* Problem to work on
Copy every one of the following records word for word, keeping each line as it appears.

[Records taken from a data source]
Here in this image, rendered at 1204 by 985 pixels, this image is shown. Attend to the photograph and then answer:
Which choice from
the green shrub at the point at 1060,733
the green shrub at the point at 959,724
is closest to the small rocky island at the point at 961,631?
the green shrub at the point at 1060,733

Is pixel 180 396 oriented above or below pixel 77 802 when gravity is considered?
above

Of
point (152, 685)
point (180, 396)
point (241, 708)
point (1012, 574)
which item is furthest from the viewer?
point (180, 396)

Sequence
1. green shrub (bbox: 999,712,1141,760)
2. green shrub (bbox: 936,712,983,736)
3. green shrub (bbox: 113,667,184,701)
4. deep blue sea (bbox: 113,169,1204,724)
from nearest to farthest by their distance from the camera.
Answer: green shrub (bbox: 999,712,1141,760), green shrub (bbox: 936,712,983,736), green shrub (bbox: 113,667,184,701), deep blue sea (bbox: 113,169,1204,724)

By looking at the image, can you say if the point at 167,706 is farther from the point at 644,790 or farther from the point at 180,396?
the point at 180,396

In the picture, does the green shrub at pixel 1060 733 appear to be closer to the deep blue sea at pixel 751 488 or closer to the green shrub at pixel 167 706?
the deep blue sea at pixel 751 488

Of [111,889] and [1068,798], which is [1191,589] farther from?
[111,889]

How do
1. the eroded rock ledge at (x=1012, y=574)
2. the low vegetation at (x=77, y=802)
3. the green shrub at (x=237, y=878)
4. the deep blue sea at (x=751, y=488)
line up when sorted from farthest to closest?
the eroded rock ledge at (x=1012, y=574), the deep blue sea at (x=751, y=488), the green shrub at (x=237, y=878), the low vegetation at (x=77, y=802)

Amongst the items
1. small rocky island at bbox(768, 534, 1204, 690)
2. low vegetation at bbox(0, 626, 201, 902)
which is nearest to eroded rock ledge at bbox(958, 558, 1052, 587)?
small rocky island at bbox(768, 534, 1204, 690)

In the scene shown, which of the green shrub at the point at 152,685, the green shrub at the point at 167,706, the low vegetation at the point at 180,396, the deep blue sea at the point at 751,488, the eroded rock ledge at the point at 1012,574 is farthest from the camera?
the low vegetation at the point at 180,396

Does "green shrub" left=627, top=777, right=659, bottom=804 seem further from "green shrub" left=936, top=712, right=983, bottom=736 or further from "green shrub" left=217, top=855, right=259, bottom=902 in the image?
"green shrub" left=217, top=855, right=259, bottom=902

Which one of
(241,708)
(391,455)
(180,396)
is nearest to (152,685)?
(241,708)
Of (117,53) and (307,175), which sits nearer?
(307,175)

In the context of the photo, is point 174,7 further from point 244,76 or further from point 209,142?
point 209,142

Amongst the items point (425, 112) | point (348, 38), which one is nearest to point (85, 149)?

* Result of the task
Here in this image, rendered at 1204 by 985 pixels, this image is shown. Attend to the photograph and then answer:
Which choice from
the green shrub at the point at 1060,733
the green shrub at the point at 959,724
is closest to the small rocky island at the point at 961,631?
the green shrub at the point at 1060,733

Is pixel 180 396 oriented above or below pixel 77 802 when gravity is considered?
above

Of
point (152, 685)
point (180, 396)
point (241, 708)
point (1012, 574)
which item is furthest from the viewer?
point (180, 396)

Sequence
1. green shrub (bbox: 999,712,1141,760)
2. green shrub (bbox: 936,712,983,736)
3. green shrub (bbox: 113,667,184,701)
4. deep blue sea (bbox: 113,169,1204,724)
from nearest to farthest by their distance from the camera.
Answer: green shrub (bbox: 999,712,1141,760), green shrub (bbox: 936,712,983,736), green shrub (bbox: 113,667,184,701), deep blue sea (bbox: 113,169,1204,724)

By looking at the image, can you say if the point at 167,706 is farther from the point at 644,790 or farther from the point at 180,396?
the point at 180,396

In the picture, does the green shrub at pixel 1060 733 appear to be closer to the deep blue sea at pixel 751 488 or closer to the green shrub at pixel 167 706?
the deep blue sea at pixel 751 488

Of [111,889] and [1068,798], which is [1191,589] farther from?
[111,889]

How do
1. the eroded rock ledge at (x=1012, y=574)
2. the low vegetation at (x=77, y=802)
3. the green shrub at (x=237, y=878)
4. the deep blue sea at (x=751, y=488)
line up when sorted from farthest to closest?
the eroded rock ledge at (x=1012, y=574), the deep blue sea at (x=751, y=488), the green shrub at (x=237, y=878), the low vegetation at (x=77, y=802)

Amongst the items
1. small rocky island at bbox(768, 534, 1204, 690)
2. low vegetation at bbox(0, 626, 201, 902)
which is nearest to eroded rock ledge at bbox(958, 558, 1052, 587)?
small rocky island at bbox(768, 534, 1204, 690)

In the scene shown, which of the green shrub at the point at 152,685, the green shrub at the point at 167,706, the low vegetation at the point at 180,396, the deep blue sea at the point at 751,488, the eroded rock ledge at the point at 1012,574 is farthest from the camera?
the low vegetation at the point at 180,396

Does "green shrub" left=627, top=777, right=659, bottom=804 seem further from "green shrub" left=936, top=712, right=983, bottom=736 or further from "green shrub" left=217, top=855, right=259, bottom=902 in the image?
"green shrub" left=217, top=855, right=259, bottom=902

Which one of
(241,708)
(391,455)
(180,396)
is nearest to (152,685)?
(241,708)
Of (117,53) and (307,175), which sits nearer?
(307,175)

In the context of the photo, is point 174,7 further from point 244,76 or further from point 209,142?
point 209,142

Amongst the items point (425, 112) | point (348, 38), which one is nearest to point (85, 149)?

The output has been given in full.